Saturday, March 21, 2009

Are we all Religious?

From 'The Road Less Traveled' by M. Scott Peck Pages 185 - 193

"...among the members of the human race there exists an extraordinary variability in the breadth and sophistication of our understanding of what life is all about.

This understanding is our religion. Since everyone has some understanding -- some world view, no matter how limited or primitive or inaccurate -- everyone has a religion. This fact, not widely recognized, is of the utmost importance: everyone has a religion.

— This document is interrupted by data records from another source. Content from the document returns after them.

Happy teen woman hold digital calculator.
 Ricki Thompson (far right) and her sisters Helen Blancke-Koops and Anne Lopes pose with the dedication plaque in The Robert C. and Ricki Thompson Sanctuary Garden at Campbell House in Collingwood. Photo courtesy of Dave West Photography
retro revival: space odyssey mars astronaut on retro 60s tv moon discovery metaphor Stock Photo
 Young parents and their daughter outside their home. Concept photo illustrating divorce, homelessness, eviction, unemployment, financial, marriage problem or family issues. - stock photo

We suffer, I believe, from a tendency to define religion too narrowly. We tend to think that religion must include a belief in God or some ritualistic practice or membership in a worshiping group. We are likely to say of someone who does not attend church or believe in a superior being, 'He or she is not religious.' I have even heard scholars say such things as: 'Buddhism is not really a religion' or 'Mysticism is more a philosophy than a religion.' We tend to view religion as something monolithic, cut out of whole cloth, and then, with this simplistic concept, we are puzzled as to how two very different people can both call themselves Christians. Or Jews. Or how an atheist might have a more highly developed sense of Christian morality than a Catholic who routinely attends mass.
...

Usually a person's religion or world view is at best only incompletely conscious. [People] are often unaware of how they view the world, and sometimes may even think they possess a certain kind of religion when they actually are possessed by a far different kind.
...

How do people's religions develop? What determines a person's particular world view? There are whole complexes of determinants, and this book will not explore the question in depth. But the most important factor in the development of religion of most people is obviously their culture. If we are Europeans we are likely to believe that Christ was a white man, and if we are African that he was a black man. ... We tend to believe what the people around us believe, and we tend to accept as truth what these people tell us of the nature of the world as we listen to them during our formative years.
...

To develop a religion or world view that is realistic -- that is, conforms to the reality of the cosmos and our role in it, as best we can know that reality -- we must constantly revise and extend our understanding to include new knowledge of the larger world. We must constantly enlarge our frame of reference.
...

Most of us operate from a narrower frame of reference than that of which we are capable, failing to transcend the influence of our particular culture, our particular set of parents and our particular childhood experience upon our understanding. It is no wonder, then, that the world of humanity is full of conflict. We have a situation in which human beings, who must deal with each other, have vastly different views as to the nature of reality, yet each one believes his or her own view to be the correct one since it is based on the microcosm of personal experience. And to make matters worse, most of us are not even fully aware of our own world views, much less the uniqueness of the experience from which they are derived. Bryant Wedge, a psychiatrist specializing in the field of international relations, studied negotiations between the United States and the U.S.S.R. and was able to delineate a number of basic assumptions as to the nature of human beings and society and the world held by Americans which differed dramatically from the assumptions of Russians. These assumptions dictated the negotiating behavior of both sides. Yet neither side was aware of its own assumptions or the fact that the other side was operating on a different set of assumptions. The inevitable result was that the negotiating behavior of the Russians seemed to the Americans to be either crazy or deliberately evil, and of course the Americans seemed to the Russians equally crazy or evil. We are indeed like the three proverbial blind men, each in touch with only his particular piece of the elephant yet each claiming to know the nature of the whole beast. So we squabble over our different microcosmic world views, and all wars are holy wars."